Attaining Quantum Sensing Enhancement from Monitored Dissipative Time Crystals
Eoin O'Connor, Victor Montenegro, Francesco Albarelli, Matteo G. A. Paris, Abolfazl Bayat, Marco G. Genoni
TL;DR
This work establishes that continuously monitored open quantum systems with dissipative time-crystal dynamics can achieve quantum-enhanced parameter estimation, with a universal scaling of the global QFI rate $f_{global} \sim N^3$ in the time-crystal phase for BTCs. It shows that a broad class of dissipative time-crystal models, including BTC and generalized dephasing systems, share this enhancement via closing Liouvillian gaps rather than relying on dissipative phase transitions, and derives an upper bound that separates generator variance from dissipative spectral properties. Crucially, the authors demonstrate that ideal monitoring ($\eta=1$) saturates the bound for both continuous homodyne and photodetection in BTC and a transverse collective dephasing (TCD) model, while inefficiencies degrade the BTC scaling to SQL, though the TCD model remains robust with efficiency-dependent super-classical scaling.

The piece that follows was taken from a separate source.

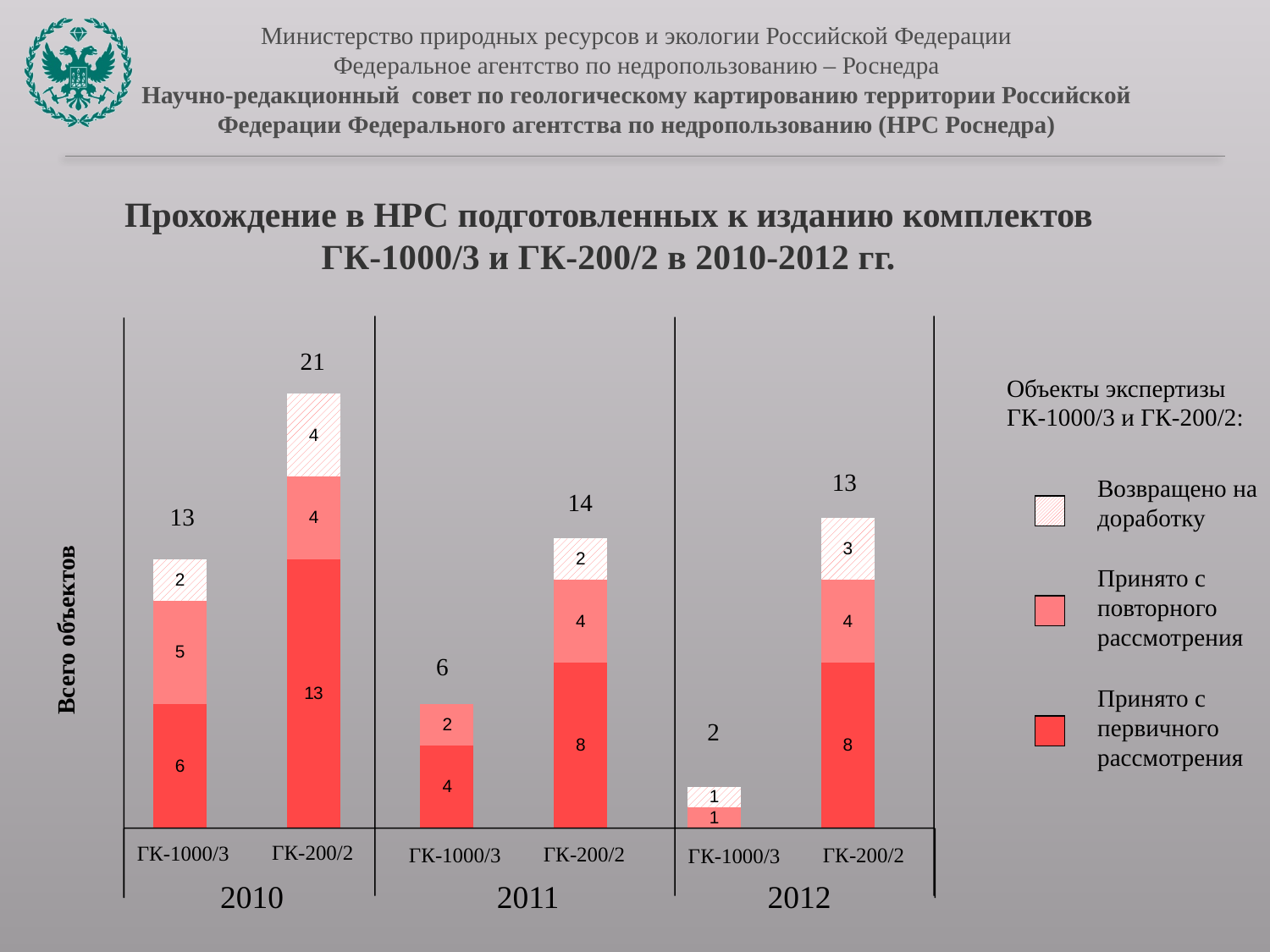
What is the total value printed above the ГК-200/2 bar for 2010? 21 What is the total value printed above the ГК-1000/3 bar for 2012? 2 Which bar has the lowest total value? ГК-1000/3 in 2012 In 2012, how many ГК-200/2 objects were returned for revision (Возвращено на доработку)? 3 In 2010, how many ГК-1000/3 objects were accepted after repeated review (Принято с повторного рассмотрения)? 5 How many bars are plotted in the chart? 6 In 2011, how many ГК-200/2 objects were accepted after primary review (Принято с первичного рассмотрения)? 8 Which bar has the highest total value? ГК-200/2 in 2010 Which is larger: the total for ГК-1000/3 in 2010 or the total for ГК-1000/3 in 2011? ГК-1000/3 in 2010 What is the difference between the total for ГК-200/2 in 2010 and the total for ГК-200/2 in 2011? 7 What kind of chart is shown on the slide? stacked bar chart How many entries does the legend list? 3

The results identify monitored dissipative time crystals as a practical and robust platform for quantum metrology, with TCD offering particularly favorable resilience to measurement imperfections and a clear path to experimental realization.
Abstract
This study investigates quantum-enhanced parameter estimation through continuous monitoring in open quantum systems that exhibit a dissipative time crystal phase. We first analytically derive the global quantum Fisher information (QFI) rate for boundary time crystals (BTCs), demonstrating that within the time-crystal phase, the ultimate precision exhibits a cubic scaling with the system size, $f_{\mathrm{global}}\sim N^3$. We then generalize this finding to a broader class of dynamics, including the transverse collective dephasing (TCD) model, which achieves a time-crystal phase through a closing Liouvillian gap without requiring a dissipative phase transition. We proceed to numerically demonstrate that this maximal global QFI rate is experimentally attainable for both the BTC and TCD models, even at finite system sizes, via continuous homodyne and photodetection. Moving towards practical implementations, we analyze the precision limits under inefficient detection, revealing a critical difference: for BTC dynamics, inefficiencies asymptotically restore a classical scaling, and only a constant-factor quantum advantage remains possible. In contrast, for TCD dynamics, a super-classical scaling is still in principle observable, and our numerical simulations confirm its presence, even under inefficient measurement conditions, establishing the TCD model as a highly robust platform for quantum metrology.